‘Let me not to the marriage of true minds’ (sonnet 116) by William Shakespeare (1609)
This poem is called ‘let me not to the marriage of true minds’ and it’s written by William Shakespeare. It was first published in 1609. This sonnet is one of Shakespeare’s most famous love sonnets.
William Shakespeare was an English poet and playwright. He is often called England’s national poet and the ‘Bard of Avon’. His surviving work consists of 38 plays, 154 sonnets, 2 long narrative poems and several other poems, but he is most known for his plays, such as Hamlet, Othello and Macbeth, and for his sonnets. He lived from 1564 until 1616. He was born and brought up in Stratford-upon-Avon, but he later moved to London with his wife Anne Hathaway, who was 8 years older than Shakespeare and pregnant when they married. They had three children; Susanna, and twins Hamnet and Judith. Between 1585 and 1592 he began a successful career as an actor, writer and part owner of a playing company.
He produced most of his known work between 1589 and 1613. His early plays were mainly comedies and histories, but he then started to write tragedies, including plays like Othello and Macbeth, which are considered some of the finest work in English language. In his last phase, he wrote tragicomedies (romances) and collaborated with other playwrights. Although he was a respected poet and playwright in his own day, his reputation didn’t rise to its present heights until the 19th century. His work remains highly popular today and he is considered to be the greatest writer in the English language. His plays are translated into every language and are constantly studied and performed.
This sonnet is about love in its most ideal form; never ending, fading or faltering. It attemps to define love, by telling both what it is and what it’s not. In the first line it speaks about ‘marriage of true minds’, which refers to the love between two people who are like-minded rather than to an actual ceremonial marriage. The first quatrain says that true love is unchanging, strong and that is doesn’t change even when though people and circumstances may change.

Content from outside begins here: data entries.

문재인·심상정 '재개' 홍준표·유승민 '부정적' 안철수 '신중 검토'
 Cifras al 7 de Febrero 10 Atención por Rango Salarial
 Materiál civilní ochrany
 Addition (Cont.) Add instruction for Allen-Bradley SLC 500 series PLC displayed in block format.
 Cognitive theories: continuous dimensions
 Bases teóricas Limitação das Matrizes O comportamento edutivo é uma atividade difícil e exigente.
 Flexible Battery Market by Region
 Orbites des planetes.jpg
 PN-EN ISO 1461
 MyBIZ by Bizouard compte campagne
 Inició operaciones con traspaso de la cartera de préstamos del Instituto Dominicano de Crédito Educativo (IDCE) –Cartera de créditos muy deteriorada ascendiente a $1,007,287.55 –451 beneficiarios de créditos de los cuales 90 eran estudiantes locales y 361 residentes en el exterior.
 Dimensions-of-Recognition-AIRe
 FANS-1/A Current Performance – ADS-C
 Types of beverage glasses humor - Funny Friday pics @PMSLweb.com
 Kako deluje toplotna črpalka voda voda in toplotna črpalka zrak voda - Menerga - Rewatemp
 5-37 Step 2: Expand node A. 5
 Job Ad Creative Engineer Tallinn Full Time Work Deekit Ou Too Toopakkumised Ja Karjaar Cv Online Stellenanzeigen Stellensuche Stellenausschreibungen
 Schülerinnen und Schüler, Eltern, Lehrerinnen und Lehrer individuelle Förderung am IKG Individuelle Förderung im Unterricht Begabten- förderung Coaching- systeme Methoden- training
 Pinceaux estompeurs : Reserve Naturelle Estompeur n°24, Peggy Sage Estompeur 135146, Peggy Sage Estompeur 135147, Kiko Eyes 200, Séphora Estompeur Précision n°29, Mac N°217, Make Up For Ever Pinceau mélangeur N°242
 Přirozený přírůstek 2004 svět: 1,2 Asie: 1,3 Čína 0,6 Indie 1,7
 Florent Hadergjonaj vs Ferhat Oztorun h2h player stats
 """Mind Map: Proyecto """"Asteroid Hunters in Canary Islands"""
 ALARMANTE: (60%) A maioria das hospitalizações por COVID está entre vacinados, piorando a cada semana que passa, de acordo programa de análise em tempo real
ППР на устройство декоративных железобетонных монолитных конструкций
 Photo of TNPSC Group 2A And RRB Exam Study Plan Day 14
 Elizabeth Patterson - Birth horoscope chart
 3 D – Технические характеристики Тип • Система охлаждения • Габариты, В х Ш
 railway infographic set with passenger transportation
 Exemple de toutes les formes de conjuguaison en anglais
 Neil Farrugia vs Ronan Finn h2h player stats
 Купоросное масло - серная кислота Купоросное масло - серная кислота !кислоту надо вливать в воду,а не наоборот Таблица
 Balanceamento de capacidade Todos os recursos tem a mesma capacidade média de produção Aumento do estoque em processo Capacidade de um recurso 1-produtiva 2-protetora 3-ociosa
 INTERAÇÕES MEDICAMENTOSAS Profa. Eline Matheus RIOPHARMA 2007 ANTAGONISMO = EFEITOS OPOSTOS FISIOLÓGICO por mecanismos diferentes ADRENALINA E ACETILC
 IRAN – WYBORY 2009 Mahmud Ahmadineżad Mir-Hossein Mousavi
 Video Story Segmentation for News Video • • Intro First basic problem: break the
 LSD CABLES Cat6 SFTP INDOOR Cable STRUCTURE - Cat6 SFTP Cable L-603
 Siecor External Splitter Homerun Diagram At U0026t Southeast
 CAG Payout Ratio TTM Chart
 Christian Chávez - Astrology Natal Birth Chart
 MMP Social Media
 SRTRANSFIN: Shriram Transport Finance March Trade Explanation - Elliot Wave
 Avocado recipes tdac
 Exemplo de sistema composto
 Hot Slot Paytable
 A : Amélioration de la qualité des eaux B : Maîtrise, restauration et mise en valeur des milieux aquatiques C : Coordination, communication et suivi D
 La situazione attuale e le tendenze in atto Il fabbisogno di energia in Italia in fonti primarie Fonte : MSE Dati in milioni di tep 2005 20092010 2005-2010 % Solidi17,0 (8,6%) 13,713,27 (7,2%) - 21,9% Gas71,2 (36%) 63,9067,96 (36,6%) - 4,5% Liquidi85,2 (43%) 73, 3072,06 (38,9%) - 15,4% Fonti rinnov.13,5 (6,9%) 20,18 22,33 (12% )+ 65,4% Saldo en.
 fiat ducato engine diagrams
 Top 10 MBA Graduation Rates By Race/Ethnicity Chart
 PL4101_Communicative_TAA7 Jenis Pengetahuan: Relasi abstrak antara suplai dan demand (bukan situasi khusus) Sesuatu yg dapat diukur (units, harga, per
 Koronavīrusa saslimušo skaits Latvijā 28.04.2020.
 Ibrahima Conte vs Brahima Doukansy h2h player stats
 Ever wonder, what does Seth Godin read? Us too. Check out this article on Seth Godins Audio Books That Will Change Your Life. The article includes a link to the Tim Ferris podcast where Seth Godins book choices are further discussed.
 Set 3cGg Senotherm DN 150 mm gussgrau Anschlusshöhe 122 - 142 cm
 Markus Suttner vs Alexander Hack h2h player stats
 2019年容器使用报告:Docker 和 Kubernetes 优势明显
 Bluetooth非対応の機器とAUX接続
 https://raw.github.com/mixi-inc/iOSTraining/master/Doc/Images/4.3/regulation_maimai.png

In the second quatrain love is compared to the North Star, which never moves in the sky and guides lost ships home, meaning that true love will survive any crisis.
This metaphorical star is mysterious and incomprehensible, even though we can chart its location. This means that love’s actual worth can’t be known and that even though we may be able to measure love to some degree, we’ll never be able to fully understand it. The third quatrain tells that love isn’t susceptible to time and mortality, even when youth and beauty disappear. It doesn’t change as the days go by, it remains strong until the lovers death. In the last couplet the poet stakes his own reputation on this definition, declaring that if his idea of true love can be proven wrong, he must take back all of his writings. Furthermore, he adds that if he has in fact jugded love inappropiately, than nobody, as far as the poet is concerned, has ever loved at all.
I think the meaning of this poem is that love cannot be true if it can be changed by any reasons. It’s supposed to be constant and not susceptible to time. It doesn’t fade but instead lasts forever.
Personally I really like this poem. He praises lovers who enter a relationship based on understanding and trust between them. I totally agree with this, I think understanding and trusting each other are really one of the most important things in a relationship. Since I haven’t had that much life experience yet, I obviously can’t judge his idea about love, but if I ever truly fall in love, I hope that it’ll be like the way Shakespeare describes it in this sonnet. Also, I think the tone of this sonnet is very honest and passionate, which makes it more relatable. It’s not very complex, but in my opinion a poem doesn’t have to be complex to be good.
This sonnet is particular for the time it was written in. In Elizabethan England—the era during which Shakespeare’s sonnets were written—the sonnet was the form of choice for lyric poets, particularly lyric poets seeking to engage with traditional themes of love and romance. The Shakespearean sonnet, the form of sonnet utilized throughout Shakespeare’s sequence, is divided into four parts. The first three parts are each four lines long, and are known as quatrains, rhymed ABAB; the fourth part is called the couplet, and is rhymed CC. The Shakespearean sonnet is often used to develop a sequence of metaphors or ideas, one in each quatrain, while the couplet offers either a summary or a new take on the preceding images or ideas.